In 2014, Powell was promoted to the programs department, and from there, she moved to communications in 2020. Though her daughters are now grown, she remains grateful to IFB for giving her girls the fun-filled childhood she always hoped they would have.

“I know it sounds cheesy, but it’s true: IFB has really made a difference in my life,” Powell said. “It provided me with not only the means to live, but with a full life for me and my kids. That first job opened a door for me to buy a home. It opened a door to send my kids to college, and it opened the door for my kids to be able to do things other kids did. I’m so appreciative of all that IFB provides those of us who are blind or visually impaired. Without these opportunities, many of us would still be at home, living on disability and struggling to make ends meet.”


Unwavering Support: Heather Robinson

Heather Robinson with husband Eric, daughter Hannah, and rescue dog Devin.
Heather Robinson with husband Eric, daughter Hannah, and rescue dog Devin.

When Heather Robinson moved from North Carolina to Phoenix, Arizona, she was sad to give up her position on IFB Solutions’ board.

“I ended up getting involved with IFB while I was in Winston-Salem, working for Caterpillar,” she explained. “We took a tour and saw all the great things they do. You could just tell it was a very sincere effort to help people, and I’m a big believer in helping people who want to be employed.

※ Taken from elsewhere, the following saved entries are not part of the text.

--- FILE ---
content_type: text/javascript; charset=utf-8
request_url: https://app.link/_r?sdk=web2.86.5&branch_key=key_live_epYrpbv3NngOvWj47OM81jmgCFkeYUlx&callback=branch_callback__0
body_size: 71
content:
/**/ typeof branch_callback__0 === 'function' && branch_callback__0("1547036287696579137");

I wanted to do my part in whatever way I could to help their meaningful and impactful work.”

Robinson originally joined the board in 2014, but left due to her cross-country move in 2016 — though she continued to be a donor and avid supporter of IFB’s mission. However, the one good thing that came out of the pandemic, she said, was the opportunity to be virtually involved with the causes you care most about, even from thousands of miles away.

So, in 2021, Robinson rejoined IFB’s board, as well as several of its committees. Currently, she serves as the board’s vice chair and heads the Development and Awareness committee.

“IFB’s mission doesn’t waver,” Robinson said. “It’s always right in front of you: It’s about supporting that team of people. It’s a constant reminder of what we’re there for, and it’s what keeps me inspired and involved.”

In addition to serving on the nonprofit’s board, Robinson sponsors a child every year for the S.E.E. Summer Camp, which is free for campers and their families thanks to generous donors like Robinson.

“I saw photos of the different activities from the camp, and one of them showed campers on horseback. My daughter was an avid horseback rider for years, and I just wanted to give somebody else that experience,” Robinson explained. “Giving kids the opportunity to do things that they wouldn’t normally get to do — to give them that independence — that’s really valuable.”

IFB touches the lives of so many people, she continued, but in her eyes, it all starts with building confidence in children and teens, teaching them to dream big so that, one day, they can make a difference.

“It’s the best kind of charity in that, honestly, I don’t even think of it as a charity: It’s helping people who want to work have a job,” Robinson said. “Everybody, no matter who you are, has limited time and resources, so you want to be sure you’re giving time and money to the causes that really matter, that you really believe in. Well, I don’t have any doubt in my mind that when I donate my time and money to IFB, it’s going to all the right places.”